Dies ist es, was Paul Ricœur – und man kann nicht umhin, hier auch Schelling zu nennen27 – recht schön als „la tristesse du fini“ bezeichnet hat28. Denn einerseits bedingt die Endlichkeit nach innen hin die Grenzen dessen, was sie „nicht ist“, sowie andererseits den Ausschluss gegensätzlicher Eigenschaften: Mann-Sein bedeutet Nicht-Frau-Sein, und Kreisförmig-Sein bedingt Nicht-Quadrat-Sein. Es impliziert zudem auch Begrenzung in dem selbst, was sie „ist“; denn sie könnte stets mehr umfassen. Endlich sein bedeutet das unumgängliche und vielfache Kennzeichen des Mangels, des „Nicht-Seins“ und eröffnet die Möglichkeit innerlichen Ungenügens, sowie der äußerlichen Unverträglichkeit, Widersprüche oder auch Konfliktträchtigkeit im Nebeneinander mit den übrigen endlichen Erscheinungen.

Lässt man nun die Möglichkeit zu, dass bei derartigen Gegebenheiten der vollkommene Einklang mit den übrigen Dingen eintritt, die ganze Fülle in ihnen selbst, die bruchlose Sicherheit in der Existenz – all das und noch viel mehr würde nämlich das Fehlen des Schlechten in einer Welt implizieren –, dann führt dies zu dem Schluss, es bedeute Unmögliches zu denken, einen Widerspruch zu formulieren, geistig einen Quadrat-Kreis zu beschreiben. Ein solcher Quadrat-Kreis wäre natürlich die vollendete Lösung; doch eben darum ist er auch der vollkommene Widerspruch.
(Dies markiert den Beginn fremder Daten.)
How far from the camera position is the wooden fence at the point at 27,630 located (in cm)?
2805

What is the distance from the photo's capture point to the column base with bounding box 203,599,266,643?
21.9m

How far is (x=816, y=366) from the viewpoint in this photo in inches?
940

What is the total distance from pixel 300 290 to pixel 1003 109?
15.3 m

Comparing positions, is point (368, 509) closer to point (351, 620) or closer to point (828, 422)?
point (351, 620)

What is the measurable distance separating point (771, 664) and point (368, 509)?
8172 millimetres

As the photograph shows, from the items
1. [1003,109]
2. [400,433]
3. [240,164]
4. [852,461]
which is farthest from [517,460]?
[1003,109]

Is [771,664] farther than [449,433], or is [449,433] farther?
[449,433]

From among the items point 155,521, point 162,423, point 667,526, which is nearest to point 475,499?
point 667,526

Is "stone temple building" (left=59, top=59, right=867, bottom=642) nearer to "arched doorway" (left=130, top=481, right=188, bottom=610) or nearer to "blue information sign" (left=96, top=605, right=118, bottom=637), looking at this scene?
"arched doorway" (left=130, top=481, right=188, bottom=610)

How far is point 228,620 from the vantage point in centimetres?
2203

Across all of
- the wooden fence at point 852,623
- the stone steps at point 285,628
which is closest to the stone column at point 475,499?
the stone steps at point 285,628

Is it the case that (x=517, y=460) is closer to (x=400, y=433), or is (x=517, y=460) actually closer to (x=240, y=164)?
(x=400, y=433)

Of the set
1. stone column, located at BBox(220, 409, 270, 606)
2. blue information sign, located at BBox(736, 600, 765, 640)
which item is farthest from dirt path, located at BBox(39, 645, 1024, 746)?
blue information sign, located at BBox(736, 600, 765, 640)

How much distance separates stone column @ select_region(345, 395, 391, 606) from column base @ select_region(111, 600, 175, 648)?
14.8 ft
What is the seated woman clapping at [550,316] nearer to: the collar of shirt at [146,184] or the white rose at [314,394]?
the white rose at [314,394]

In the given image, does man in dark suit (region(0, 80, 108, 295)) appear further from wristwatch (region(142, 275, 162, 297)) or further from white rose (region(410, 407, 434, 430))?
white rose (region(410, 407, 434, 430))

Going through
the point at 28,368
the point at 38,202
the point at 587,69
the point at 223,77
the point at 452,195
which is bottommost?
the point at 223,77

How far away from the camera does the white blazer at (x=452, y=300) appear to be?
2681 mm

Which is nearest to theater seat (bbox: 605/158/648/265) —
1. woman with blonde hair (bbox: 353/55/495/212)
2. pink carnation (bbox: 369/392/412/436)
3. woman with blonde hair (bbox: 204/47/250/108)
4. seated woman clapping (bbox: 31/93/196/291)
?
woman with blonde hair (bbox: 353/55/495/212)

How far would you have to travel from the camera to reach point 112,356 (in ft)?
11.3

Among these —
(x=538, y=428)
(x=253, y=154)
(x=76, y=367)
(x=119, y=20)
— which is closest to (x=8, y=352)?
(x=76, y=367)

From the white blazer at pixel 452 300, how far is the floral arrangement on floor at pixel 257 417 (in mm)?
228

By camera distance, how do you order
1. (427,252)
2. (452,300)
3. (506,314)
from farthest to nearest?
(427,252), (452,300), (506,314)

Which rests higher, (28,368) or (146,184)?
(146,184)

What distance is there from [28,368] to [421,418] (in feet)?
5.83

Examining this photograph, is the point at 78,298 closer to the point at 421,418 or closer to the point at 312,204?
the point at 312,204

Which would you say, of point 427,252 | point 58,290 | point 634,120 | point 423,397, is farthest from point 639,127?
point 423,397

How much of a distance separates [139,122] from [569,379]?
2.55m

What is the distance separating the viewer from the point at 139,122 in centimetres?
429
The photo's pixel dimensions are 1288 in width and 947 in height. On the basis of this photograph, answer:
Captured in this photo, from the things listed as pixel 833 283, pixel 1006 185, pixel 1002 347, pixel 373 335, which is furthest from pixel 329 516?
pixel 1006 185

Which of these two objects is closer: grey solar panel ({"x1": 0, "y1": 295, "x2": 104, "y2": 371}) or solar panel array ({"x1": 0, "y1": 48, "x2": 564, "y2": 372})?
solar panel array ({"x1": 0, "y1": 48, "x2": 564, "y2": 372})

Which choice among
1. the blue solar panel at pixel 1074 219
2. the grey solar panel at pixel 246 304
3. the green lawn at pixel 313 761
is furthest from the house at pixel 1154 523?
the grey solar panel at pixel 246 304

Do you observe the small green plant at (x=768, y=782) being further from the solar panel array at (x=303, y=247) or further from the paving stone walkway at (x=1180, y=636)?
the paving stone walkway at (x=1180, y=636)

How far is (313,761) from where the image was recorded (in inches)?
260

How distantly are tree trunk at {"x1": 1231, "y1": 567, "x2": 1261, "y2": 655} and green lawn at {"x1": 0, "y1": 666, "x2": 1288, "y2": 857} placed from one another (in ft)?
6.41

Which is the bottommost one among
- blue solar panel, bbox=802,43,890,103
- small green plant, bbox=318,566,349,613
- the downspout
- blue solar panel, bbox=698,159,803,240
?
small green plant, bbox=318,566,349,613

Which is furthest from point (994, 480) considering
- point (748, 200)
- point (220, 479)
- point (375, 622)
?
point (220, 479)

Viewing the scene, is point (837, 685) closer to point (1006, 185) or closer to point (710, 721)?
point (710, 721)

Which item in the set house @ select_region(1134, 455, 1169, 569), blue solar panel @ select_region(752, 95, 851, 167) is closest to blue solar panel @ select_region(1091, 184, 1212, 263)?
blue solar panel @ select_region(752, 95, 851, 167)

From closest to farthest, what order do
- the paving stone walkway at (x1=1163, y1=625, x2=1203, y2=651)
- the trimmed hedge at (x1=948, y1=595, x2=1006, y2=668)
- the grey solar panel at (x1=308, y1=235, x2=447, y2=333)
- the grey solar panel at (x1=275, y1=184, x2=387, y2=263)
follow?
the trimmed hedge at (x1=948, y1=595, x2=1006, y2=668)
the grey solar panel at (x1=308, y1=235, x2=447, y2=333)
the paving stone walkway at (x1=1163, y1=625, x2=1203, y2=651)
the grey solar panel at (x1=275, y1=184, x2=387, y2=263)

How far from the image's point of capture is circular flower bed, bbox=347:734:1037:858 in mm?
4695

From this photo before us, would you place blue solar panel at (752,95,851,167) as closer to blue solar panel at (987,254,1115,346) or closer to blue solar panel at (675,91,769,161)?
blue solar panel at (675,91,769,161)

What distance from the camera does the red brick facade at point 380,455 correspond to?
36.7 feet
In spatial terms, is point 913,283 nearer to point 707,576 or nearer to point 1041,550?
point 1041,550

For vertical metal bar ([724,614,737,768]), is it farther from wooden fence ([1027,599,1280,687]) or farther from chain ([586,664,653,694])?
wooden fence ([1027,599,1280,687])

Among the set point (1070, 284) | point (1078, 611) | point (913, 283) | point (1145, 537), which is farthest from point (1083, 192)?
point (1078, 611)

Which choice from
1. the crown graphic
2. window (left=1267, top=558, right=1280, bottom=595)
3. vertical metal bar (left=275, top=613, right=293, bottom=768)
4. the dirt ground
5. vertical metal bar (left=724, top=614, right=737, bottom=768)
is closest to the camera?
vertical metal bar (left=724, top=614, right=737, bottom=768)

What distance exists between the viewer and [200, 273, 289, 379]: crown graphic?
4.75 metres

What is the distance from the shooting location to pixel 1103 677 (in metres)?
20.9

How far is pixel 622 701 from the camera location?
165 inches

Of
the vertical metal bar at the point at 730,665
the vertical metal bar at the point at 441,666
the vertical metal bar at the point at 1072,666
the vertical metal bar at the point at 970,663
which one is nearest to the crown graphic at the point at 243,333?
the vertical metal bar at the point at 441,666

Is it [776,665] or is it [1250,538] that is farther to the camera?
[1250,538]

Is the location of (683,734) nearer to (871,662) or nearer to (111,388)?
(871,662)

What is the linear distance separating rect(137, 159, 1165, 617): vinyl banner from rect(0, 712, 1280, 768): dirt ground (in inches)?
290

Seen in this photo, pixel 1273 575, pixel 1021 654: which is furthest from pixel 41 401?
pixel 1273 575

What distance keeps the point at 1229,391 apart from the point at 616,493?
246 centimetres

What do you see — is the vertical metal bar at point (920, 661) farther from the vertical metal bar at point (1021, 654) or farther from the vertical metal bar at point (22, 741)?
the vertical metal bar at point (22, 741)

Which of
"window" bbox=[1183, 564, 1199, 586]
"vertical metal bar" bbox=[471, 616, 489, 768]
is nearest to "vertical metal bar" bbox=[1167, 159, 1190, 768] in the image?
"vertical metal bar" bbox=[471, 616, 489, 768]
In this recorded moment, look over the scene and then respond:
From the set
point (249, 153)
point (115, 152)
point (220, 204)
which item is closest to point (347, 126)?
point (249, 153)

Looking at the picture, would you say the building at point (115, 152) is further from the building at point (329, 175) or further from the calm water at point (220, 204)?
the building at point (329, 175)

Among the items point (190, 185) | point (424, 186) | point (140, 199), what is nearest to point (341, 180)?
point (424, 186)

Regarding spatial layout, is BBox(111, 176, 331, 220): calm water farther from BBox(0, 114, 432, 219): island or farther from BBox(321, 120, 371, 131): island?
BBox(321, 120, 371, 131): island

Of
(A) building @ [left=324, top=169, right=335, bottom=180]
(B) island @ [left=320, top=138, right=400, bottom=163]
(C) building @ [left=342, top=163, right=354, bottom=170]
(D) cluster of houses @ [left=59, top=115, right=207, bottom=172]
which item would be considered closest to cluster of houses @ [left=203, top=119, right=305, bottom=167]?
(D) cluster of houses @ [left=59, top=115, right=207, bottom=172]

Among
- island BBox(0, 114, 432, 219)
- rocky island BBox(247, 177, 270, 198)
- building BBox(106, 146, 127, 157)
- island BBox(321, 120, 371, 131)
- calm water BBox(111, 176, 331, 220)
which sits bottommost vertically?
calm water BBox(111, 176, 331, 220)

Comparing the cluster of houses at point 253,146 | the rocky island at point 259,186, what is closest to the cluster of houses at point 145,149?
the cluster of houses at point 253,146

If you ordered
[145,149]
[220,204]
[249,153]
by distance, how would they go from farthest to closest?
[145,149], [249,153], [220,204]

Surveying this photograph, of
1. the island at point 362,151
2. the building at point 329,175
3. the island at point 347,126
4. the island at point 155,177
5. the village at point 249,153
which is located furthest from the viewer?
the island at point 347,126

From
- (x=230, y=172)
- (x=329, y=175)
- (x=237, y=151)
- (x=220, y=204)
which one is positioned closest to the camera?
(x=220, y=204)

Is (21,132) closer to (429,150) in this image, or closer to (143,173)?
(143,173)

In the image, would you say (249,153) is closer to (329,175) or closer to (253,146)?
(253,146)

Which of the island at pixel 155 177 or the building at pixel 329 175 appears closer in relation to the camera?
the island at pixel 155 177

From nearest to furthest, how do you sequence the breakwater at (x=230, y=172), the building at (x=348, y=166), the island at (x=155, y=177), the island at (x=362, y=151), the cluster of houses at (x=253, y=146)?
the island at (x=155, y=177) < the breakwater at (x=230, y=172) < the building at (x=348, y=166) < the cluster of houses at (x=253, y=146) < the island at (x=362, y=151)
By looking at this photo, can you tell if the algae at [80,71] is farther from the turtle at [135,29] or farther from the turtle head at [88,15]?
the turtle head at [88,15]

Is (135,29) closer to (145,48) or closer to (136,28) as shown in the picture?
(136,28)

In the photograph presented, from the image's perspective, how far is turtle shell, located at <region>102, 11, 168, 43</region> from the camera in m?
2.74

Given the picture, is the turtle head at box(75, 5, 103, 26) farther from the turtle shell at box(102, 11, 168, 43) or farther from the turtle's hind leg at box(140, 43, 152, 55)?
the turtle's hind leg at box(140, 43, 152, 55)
Beim Quadrat-Kreis wird das auch mit absoluter Deutlichkeit erkennbar; denn die Rückführung auf die bloße Durchschaubarkeit des abstrakten Schemas macht die Unvereinbarkeit der Termini offenkundig. In anderen Fällen erscheint das schon schwieriger. Zunächst weil das Denken gern dem Zauber der Worte erliegt, den Fallen und Schwächen der Sprache: Ein gut formulierter Satz will auch logisch scheinen29. Dann in zweiter Linie und vor allem, weil bei einer Komplizierung der Dimensionen auch das Erkennen der Inkohärenzen schwerer fällt: Denken wir etwa an die gewohnte euklidische Geometrie, so werden nur wenige die Unmöglichkeit eines rechtwinkligen und gleichseitigen Dreiecks gleich erkennen.

Man begreift daher, dass die Schwierigkeit, wenn man die Welt insgesamt betrachten möchte, ins Unermessliche wächst. Eigentlich jedoch bleibt die Struktur stets die gleiche, zumal dieser Gedankengang einzig die Endlichkeit zur Grundlage hat; denn letztlich ist eine übelfreie Welt ebenso widersprüchlich wie eine endlich-unendliche Wirklichkeit oder ein Quadrat-Kreis. In seiner innersten und einfachsten Struktur betrachtet, ist es nicht unmöglich zu erkennen, dass der Widerspruch auch in diesen Fällen metaphysischen Rang erhält.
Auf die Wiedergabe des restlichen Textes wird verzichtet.